Ideally, this is the time when parents will have to spend much more than they do all year round on their children’s schooling
The cost of education keeps rising in Kenya —and chances of it ever coming down are remote considering that there are newer taxes levied even on learning materials.
And so, in a few weeks’ time, parents will be selling their land or animals to raise fees.
Others will beg, borrow or steal and yet, there are some children who will not report to school because they lack tuition fees.
There is another category who will not report to school because they are pregnant. There will be an outcry as usual, and then the matter will die until the next school term when more young girls will be pregnant.

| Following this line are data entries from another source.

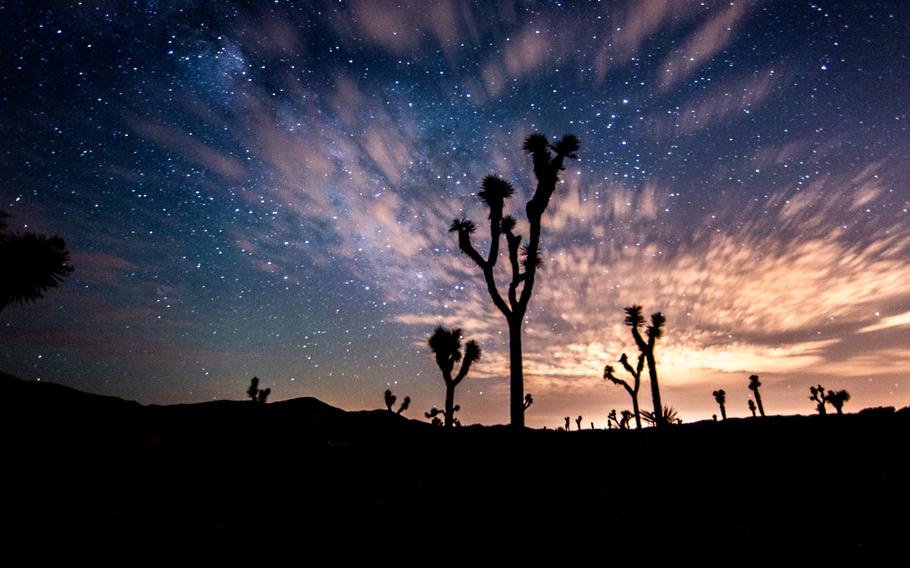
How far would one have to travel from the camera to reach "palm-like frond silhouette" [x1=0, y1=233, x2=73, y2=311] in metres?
10.2

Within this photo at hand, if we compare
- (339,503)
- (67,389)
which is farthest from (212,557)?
(67,389)

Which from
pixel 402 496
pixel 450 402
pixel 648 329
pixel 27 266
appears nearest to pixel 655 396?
pixel 648 329

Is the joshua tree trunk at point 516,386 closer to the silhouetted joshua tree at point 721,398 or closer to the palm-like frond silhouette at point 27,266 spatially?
the palm-like frond silhouette at point 27,266

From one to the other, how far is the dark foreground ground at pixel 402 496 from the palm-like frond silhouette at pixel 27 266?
4710mm

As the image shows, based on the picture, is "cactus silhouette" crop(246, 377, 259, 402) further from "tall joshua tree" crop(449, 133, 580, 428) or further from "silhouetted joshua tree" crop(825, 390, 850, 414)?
"silhouetted joshua tree" crop(825, 390, 850, 414)

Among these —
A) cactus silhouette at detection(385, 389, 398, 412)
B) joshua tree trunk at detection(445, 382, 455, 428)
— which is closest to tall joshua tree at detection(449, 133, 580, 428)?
joshua tree trunk at detection(445, 382, 455, 428)

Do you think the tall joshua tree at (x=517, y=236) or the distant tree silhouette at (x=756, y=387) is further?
the distant tree silhouette at (x=756, y=387)

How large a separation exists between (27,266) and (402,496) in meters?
12.1

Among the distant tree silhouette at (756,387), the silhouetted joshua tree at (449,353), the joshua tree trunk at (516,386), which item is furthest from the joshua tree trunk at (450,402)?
the distant tree silhouette at (756,387)

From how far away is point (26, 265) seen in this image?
33.8 feet

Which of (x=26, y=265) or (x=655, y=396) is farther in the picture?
(x=655, y=396)

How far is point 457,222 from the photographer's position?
15.1 metres

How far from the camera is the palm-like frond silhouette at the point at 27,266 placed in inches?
401

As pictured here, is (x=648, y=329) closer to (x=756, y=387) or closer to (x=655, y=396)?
(x=655, y=396)
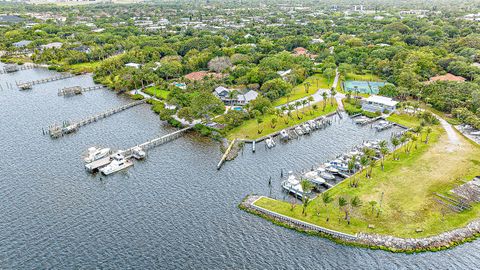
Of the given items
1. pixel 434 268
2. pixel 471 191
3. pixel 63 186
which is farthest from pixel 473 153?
pixel 63 186

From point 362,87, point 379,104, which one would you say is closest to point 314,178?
point 379,104

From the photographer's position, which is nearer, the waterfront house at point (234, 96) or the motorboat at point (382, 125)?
the motorboat at point (382, 125)

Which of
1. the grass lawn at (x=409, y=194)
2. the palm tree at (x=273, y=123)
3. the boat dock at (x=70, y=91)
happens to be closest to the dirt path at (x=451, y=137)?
the grass lawn at (x=409, y=194)

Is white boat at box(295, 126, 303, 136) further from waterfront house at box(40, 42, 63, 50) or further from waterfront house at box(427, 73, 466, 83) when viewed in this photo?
waterfront house at box(40, 42, 63, 50)

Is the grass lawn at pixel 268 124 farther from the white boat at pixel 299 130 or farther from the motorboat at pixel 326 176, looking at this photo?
the motorboat at pixel 326 176

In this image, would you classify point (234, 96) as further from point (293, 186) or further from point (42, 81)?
point (42, 81)

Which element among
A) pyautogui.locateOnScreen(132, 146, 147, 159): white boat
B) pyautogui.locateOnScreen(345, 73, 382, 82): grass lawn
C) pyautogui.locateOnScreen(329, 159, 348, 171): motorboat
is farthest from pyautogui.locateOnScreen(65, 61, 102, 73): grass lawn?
pyautogui.locateOnScreen(329, 159, 348, 171): motorboat
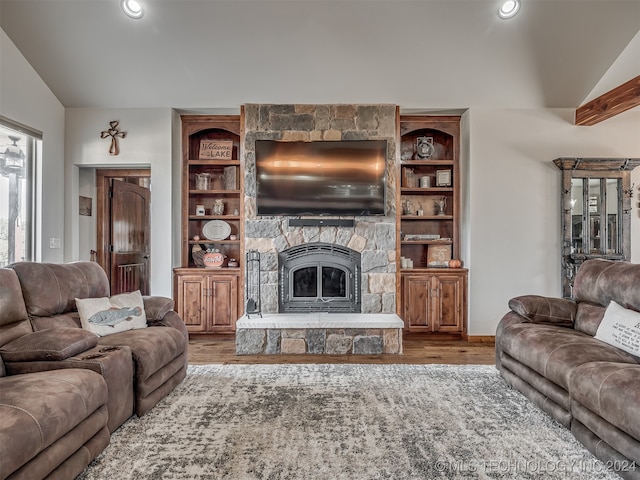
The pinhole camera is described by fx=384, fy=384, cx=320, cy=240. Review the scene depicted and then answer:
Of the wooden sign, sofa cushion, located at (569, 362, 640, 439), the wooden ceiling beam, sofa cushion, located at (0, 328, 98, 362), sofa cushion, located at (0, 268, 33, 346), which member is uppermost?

Talking about teenage pregnancies has become more of a calendar event. Every school term, the issue comes up and is followed by all round condemnation from all quarters, and then it is forgotten.
But latest reports should make Kenyans wake up to the sad reality that is stifling the growth of girls.
In January and February this year, the Ministry of Health handled 45,724 cases of pregnant adolescents aged between 10 and 19 years.
Those figures were revealed by Health Principal Secretary Susan Mochache on Thursday in Mombasa, during a National Dialogue with Regional and County Commissioners against HIV and Aids, Teen Pregnancies and GBV.
She said that in 2021, of all antenatal care attendances, 21 percent were adolescent mothers aged between 10 and 19 compared to 2018, when 427,135 cases of teenage pregnancies were reported at antenatal clinics.
By all standards, those figures are high, and not encouraging at all. Whatever it is that is being done to reduce the cases of teen pregnancies is not working, it seems, and it time we not only changed tack, but joined the fight.